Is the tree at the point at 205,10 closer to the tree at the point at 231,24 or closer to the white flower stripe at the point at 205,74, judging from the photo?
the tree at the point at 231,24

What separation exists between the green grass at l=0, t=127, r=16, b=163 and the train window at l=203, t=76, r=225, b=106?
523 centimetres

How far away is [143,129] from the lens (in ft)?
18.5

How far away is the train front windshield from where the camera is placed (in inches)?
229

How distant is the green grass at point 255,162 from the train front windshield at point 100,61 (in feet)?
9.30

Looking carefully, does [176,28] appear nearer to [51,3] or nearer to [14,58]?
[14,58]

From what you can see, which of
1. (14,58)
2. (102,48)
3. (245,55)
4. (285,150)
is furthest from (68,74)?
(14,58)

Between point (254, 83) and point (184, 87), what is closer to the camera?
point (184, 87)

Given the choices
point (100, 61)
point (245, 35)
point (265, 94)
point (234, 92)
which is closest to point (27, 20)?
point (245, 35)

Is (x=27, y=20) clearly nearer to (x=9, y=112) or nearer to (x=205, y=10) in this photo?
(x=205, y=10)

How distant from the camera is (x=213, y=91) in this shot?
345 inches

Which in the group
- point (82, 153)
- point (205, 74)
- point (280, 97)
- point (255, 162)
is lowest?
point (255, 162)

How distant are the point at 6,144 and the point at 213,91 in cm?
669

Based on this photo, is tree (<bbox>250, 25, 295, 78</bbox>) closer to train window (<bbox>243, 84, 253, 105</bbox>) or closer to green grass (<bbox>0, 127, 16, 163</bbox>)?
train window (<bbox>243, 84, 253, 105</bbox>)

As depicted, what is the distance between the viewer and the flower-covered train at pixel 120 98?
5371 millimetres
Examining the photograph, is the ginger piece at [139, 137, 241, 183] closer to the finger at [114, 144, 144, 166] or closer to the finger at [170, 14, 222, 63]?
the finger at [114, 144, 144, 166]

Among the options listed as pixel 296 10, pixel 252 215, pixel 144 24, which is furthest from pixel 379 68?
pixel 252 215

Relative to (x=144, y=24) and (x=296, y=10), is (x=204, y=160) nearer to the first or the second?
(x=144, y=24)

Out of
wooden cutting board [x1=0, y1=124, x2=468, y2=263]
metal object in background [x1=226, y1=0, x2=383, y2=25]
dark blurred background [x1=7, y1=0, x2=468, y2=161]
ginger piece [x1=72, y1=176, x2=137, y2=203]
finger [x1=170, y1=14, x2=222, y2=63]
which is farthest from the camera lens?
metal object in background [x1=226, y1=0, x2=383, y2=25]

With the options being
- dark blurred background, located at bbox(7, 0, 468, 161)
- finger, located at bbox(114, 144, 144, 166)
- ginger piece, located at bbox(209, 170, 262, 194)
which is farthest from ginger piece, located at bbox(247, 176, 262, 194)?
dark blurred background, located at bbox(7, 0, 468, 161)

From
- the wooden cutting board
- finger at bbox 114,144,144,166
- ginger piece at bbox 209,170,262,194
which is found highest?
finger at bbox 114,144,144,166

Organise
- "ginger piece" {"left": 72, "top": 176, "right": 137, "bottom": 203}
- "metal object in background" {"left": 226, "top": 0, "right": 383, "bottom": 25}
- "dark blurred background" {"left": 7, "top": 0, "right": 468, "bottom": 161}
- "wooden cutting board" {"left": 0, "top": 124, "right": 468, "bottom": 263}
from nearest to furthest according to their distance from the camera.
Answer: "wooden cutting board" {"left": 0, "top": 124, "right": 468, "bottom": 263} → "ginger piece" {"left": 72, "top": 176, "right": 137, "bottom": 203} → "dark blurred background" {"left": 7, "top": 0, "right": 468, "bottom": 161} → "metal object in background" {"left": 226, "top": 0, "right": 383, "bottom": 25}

### Problem to solve:
Set out every line of the records above as a numbered list, omitting the blank lines.

### Solved exercise:
1. Is the tree at the point at 205,10 closer to the tree at the point at 231,24 or closer to the white flower stripe at the point at 205,74, judging from the photo?
2. the tree at the point at 231,24
3. What separation exists between the green grass at l=0, t=127, r=16, b=163 and the train window at l=203, t=76, r=225, b=106?
4. 523 centimetres
5. How far away is [143,129] from the lens (in ft)?
6. 18.5
7. How far away is the train front windshield from where the camera is placed (in inches)?
8. 229
9. How distant is the green grass at point 255,162 from the train front windshield at point 100,61 (in feet)?
10. 9.30
11. Looking carefully, does [176,28] appear nearer to [51,3] or nearer to [14,58]?
12. [14,58]
13. From what you can see, which of
14. 1. (14,58)
15. 2. (102,48)
16. 3. (245,55)
17. 4. (285,150)
18. is furthest from (68,74)?
19. (14,58)
20. Between point (254, 83) and point (184, 87), what is closer to the camera?
21. point (184, 87)
22. Given the choices
23. point (100, 61)
24. point (245, 35)
25. point (265, 94)
26. point (234, 92)
27. which is closest to point (27, 20)?
28. point (245, 35)
29. Is (x=27, y=20) clearly nearer to (x=9, y=112) or nearer to (x=205, y=10) in this photo?
30. (x=205, y=10)
31. How distant from the camera is (x=213, y=91) in this shot?
32. 345 inches
33. Which in the group
34. - point (82, 153)
35. - point (205, 74)
36. - point (280, 97)
37. - point (255, 162)
38. is lowest?
39. point (255, 162)
40. How distant are the point at 6,144 and the point at 213,91 in cm?
41. 669
42. Based on this photo, is tree (<bbox>250, 25, 295, 78</bbox>) closer to train window (<bbox>243, 84, 253, 105</bbox>) or closer to green grass (<bbox>0, 127, 16, 163</bbox>)?
43. train window (<bbox>243, 84, 253, 105</bbox>)
44. As depicted, what is the distance between the viewer and the flower-covered train at pixel 120 98?
45. 5371 millimetres
46. Examining the photograph, is the ginger piece at [139, 137, 241, 183] closer to the finger at [114, 144, 144, 166] or closer to the finger at [170, 14, 222, 63]?
47. the finger at [114, 144, 144, 166]
48. Among the options listed as pixel 296 10, pixel 252 215, pixel 144 24, which is furthest from pixel 379 68?
49. pixel 252 215
50. Relative to (x=144, y=24) and (x=296, y=10), is (x=204, y=160) nearer to the first or the second?
51. (x=144, y=24)
52. Out of
53. wooden cutting board [x1=0, y1=124, x2=468, y2=263]
54. metal object in background [x1=226, y1=0, x2=383, y2=25]
55. dark blurred background [x1=7, y1=0, x2=468, y2=161]
56. ginger piece [x1=72, y1=176, x2=137, y2=203]
57. finger [x1=170, y1=14, x2=222, y2=63]
58. which is farthest from the camera lens?
59. metal object in background [x1=226, y1=0, x2=383, y2=25]
60. With the options being
61. - dark blurred background, located at bbox(7, 0, 468, 161)
62. - finger, located at bbox(114, 144, 144, 166)
63. - ginger piece, located at bbox(209, 170, 262, 194)
64. which is farthest from ginger piece, located at bbox(247, 176, 262, 194)?
65. dark blurred background, located at bbox(7, 0, 468, 161)
66. From
67. - the wooden cutting board
68. - finger at bbox 114,144,144,166
69. - ginger piece at bbox 209,170,262,194
70. which is found highest?
71. finger at bbox 114,144,144,166
72. Organise
73. - "ginger piece" {"left": 72, "top": 176, "right": 137, "bottom": 203}
74. - "metal object in background" {"left": 226, "top": 0, "right": 383, "bottom": 25}
75. - "dark blurred background" {"left": 7, "top": 0, "right": 468, "bottom": 161}
76. - "wooden cutting board" {"left": 0, "top": 124, "right": 468, "bottom": 263}
77. from nearest to furthest according to their distance from the camera.
78. Answer: "wooden cutting board" {"left": 0, "top": 124, "right": 468, "bottom": 263} → "ginger piece" {"left": 72, "top": 176, "right": 137, "bottom": 203} → "dark blurred background" {"left": 7, "top": 0, "right": 468, "bottom": 161} → "metal object in background" {"left": 226, "top": 0, "right": 383, "bottom": 25}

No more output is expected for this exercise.